Final major project introduction
Nature, psychology, abstraction, colour, form and immersive experience are my fascinations within art, and in general. For my FMP I want to try and combine these interests.
I have recently discovered the concepts that motivate my work, which are mainly science related. So, natural science and psychology, but I’d like to relate this to a higher perception, like feelings of the sublime, to be affecting. After all, we live for affect and the sublime moments in life.
Experiences are more timeless for the individual than things. My goal is to make an object, an experience.

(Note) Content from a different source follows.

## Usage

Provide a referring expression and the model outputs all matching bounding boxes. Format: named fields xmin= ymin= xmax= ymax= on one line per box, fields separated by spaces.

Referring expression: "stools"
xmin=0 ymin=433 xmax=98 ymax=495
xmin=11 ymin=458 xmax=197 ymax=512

Whilst doing research for my contextual studies presentation on an artist of my choice (I chose Olafur Eliasson) I came across this quote which really resonates with me:
“He [Eliasson] believes that in normal life we have a tendency to hurry along on autopilot, seldom questioning our deeper assumptions. Art, by goosing the senses, can make us more conscious of our positions in time, space, hierarchy, society, culture, the planet. In the long run, this heightened consciousness will result in change for the better — emotionally, socially, politically.” (BEAUMAN, 2014)[1]
I feel that in our culture we are so absorbed in the external world we create for ourselves and politics we chose to get involved in and forget to appreciate what we are (biologically and psychologically) and the natural world we live in. I think all this external stuff (money, power, society) is pointless if we don’t have some form of spirituality. Spirituality to me is not religious, it is the feeling of wonder when you think of the complexity and mystery of the human brain, the microscopic world to the vastness of the universe. I want my art to instil some form of this feeling in my audience, although I know this will be a very difficult task that could easily become a lifetime’s work. Maybe as usual I am making things too complicated for myself.
Although I have been aspiring to make conceptual installation, I must remember that I am more of a designer/maker than a conceptual artist; the reason I do art is because I enjoy creating.
- BEAUMAN, N. (2014, November 16). Olafur Eliasson on How to Do Good Art. T Magazine.